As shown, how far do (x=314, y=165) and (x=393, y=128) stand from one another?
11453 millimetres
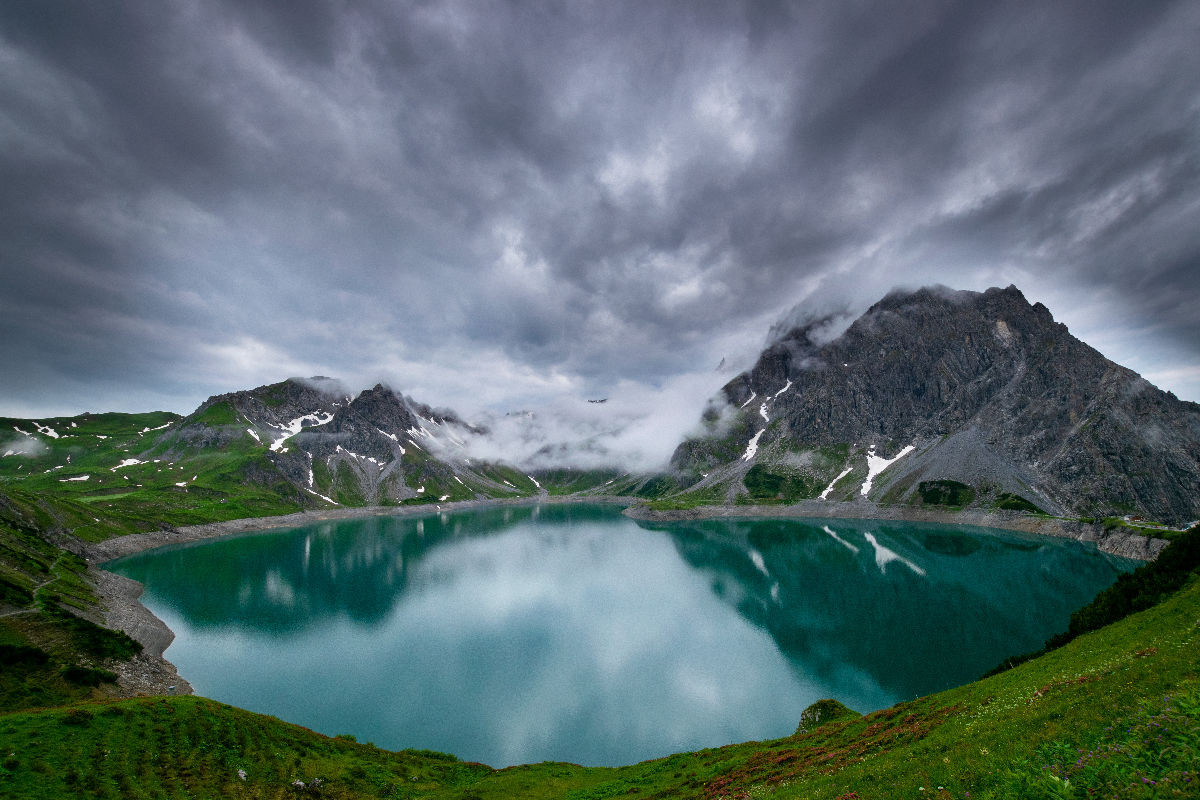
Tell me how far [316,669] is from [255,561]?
3950 inches

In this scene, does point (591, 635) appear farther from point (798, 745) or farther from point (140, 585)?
point (140, 585)

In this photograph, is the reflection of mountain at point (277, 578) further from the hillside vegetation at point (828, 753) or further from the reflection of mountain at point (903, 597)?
the reflection of mountain at point (903, 597)

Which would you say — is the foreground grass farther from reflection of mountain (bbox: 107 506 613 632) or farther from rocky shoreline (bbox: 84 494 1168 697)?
reflection of mountain (bbox: 107 506 613 632)

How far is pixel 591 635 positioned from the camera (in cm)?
7612

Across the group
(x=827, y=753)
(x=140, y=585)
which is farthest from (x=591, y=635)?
(x=140, y=585)

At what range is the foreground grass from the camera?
9914mm

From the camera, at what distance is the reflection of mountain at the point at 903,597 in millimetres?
63750

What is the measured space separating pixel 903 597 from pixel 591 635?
66.6m

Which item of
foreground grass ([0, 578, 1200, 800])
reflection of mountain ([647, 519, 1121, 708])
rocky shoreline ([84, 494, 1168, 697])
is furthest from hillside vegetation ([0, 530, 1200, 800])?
reflection of mountain ([647, 519, 1121, 708])

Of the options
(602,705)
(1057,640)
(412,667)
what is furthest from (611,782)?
(412,667)

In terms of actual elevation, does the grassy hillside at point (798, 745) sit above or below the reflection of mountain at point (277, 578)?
below

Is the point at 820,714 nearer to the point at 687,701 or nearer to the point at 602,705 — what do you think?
the point at 687,701

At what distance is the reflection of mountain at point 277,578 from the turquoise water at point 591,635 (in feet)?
2.66

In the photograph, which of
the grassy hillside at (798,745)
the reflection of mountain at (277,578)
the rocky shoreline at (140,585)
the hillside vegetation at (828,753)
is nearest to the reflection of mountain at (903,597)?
the rocky shoreline at (140,585)
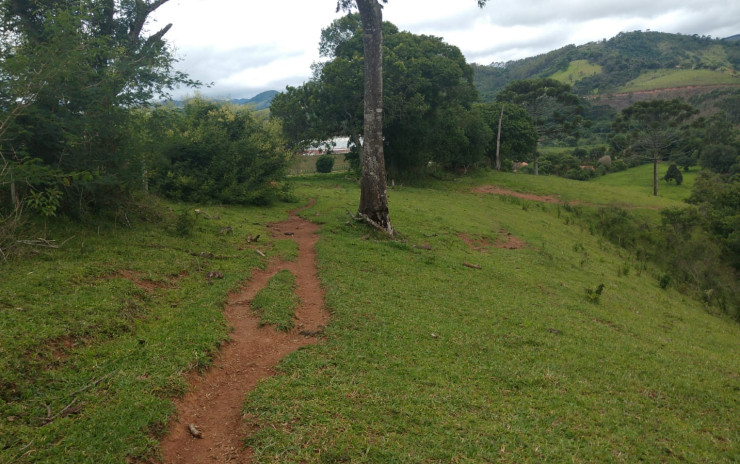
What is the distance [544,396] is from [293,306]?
3.84 m

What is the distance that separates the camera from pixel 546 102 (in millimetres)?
43969

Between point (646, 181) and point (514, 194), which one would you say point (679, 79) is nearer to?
point (646, 181)

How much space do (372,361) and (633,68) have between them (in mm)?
127151

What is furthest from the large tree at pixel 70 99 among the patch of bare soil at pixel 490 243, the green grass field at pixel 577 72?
the green grass field at pixel 577 72

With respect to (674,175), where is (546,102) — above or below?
above

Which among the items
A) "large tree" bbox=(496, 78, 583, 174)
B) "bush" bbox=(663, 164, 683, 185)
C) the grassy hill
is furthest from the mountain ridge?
the grassy hill

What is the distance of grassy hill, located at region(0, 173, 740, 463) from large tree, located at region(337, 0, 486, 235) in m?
2.12

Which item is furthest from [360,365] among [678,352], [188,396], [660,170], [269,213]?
[660,170]

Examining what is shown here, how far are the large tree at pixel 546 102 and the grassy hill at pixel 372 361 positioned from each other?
121ft

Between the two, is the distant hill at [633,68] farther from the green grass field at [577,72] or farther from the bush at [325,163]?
the bush at [325,163]

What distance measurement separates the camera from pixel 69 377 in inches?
155

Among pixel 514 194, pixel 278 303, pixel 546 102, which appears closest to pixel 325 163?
pixel 514 194

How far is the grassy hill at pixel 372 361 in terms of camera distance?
3.60 m

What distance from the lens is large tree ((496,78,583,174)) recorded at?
43.3 meters
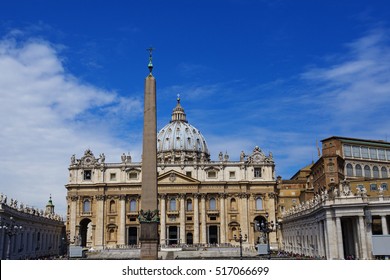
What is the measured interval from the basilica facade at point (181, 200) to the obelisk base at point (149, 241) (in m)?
53.9

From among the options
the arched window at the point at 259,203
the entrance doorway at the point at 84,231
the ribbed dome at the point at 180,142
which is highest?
the ribbed dome at the point at 180,142

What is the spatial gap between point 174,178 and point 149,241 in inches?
2161

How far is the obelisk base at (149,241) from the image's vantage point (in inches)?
1120

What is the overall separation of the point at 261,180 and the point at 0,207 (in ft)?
163

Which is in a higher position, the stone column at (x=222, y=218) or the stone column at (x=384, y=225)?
the stone column at (x=222, y=218)

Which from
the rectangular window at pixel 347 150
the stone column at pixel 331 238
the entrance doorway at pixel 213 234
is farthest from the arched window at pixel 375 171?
the entrance doorway at pixel 213 234

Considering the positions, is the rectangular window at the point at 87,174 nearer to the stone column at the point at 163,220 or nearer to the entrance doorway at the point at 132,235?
the entrance doorway at the point at 132,235

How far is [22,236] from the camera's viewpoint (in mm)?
55281

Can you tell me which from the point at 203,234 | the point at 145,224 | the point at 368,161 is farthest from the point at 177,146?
the point at 145,224

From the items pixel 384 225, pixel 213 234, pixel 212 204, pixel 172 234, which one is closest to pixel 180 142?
pixel 212 204

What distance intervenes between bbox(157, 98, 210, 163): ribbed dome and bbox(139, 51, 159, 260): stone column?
246ft

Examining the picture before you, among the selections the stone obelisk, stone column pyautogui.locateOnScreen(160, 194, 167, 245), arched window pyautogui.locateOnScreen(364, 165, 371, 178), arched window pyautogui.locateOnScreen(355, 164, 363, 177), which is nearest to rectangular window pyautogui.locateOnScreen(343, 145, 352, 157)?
arched window pyautogui.locateOnScreen(355, 164, 363, 177)

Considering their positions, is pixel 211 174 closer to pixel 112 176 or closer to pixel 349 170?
pixel 112 176

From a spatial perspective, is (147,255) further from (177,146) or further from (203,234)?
(177,146)
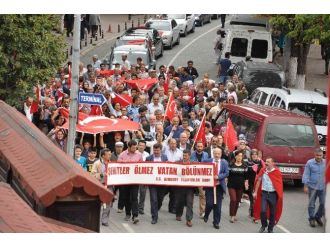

> [REQUEST] Report how many lines in the records above contain the string "camera", treating case as significant. Give the number alone.

> [EXERCISE ANSWER] 7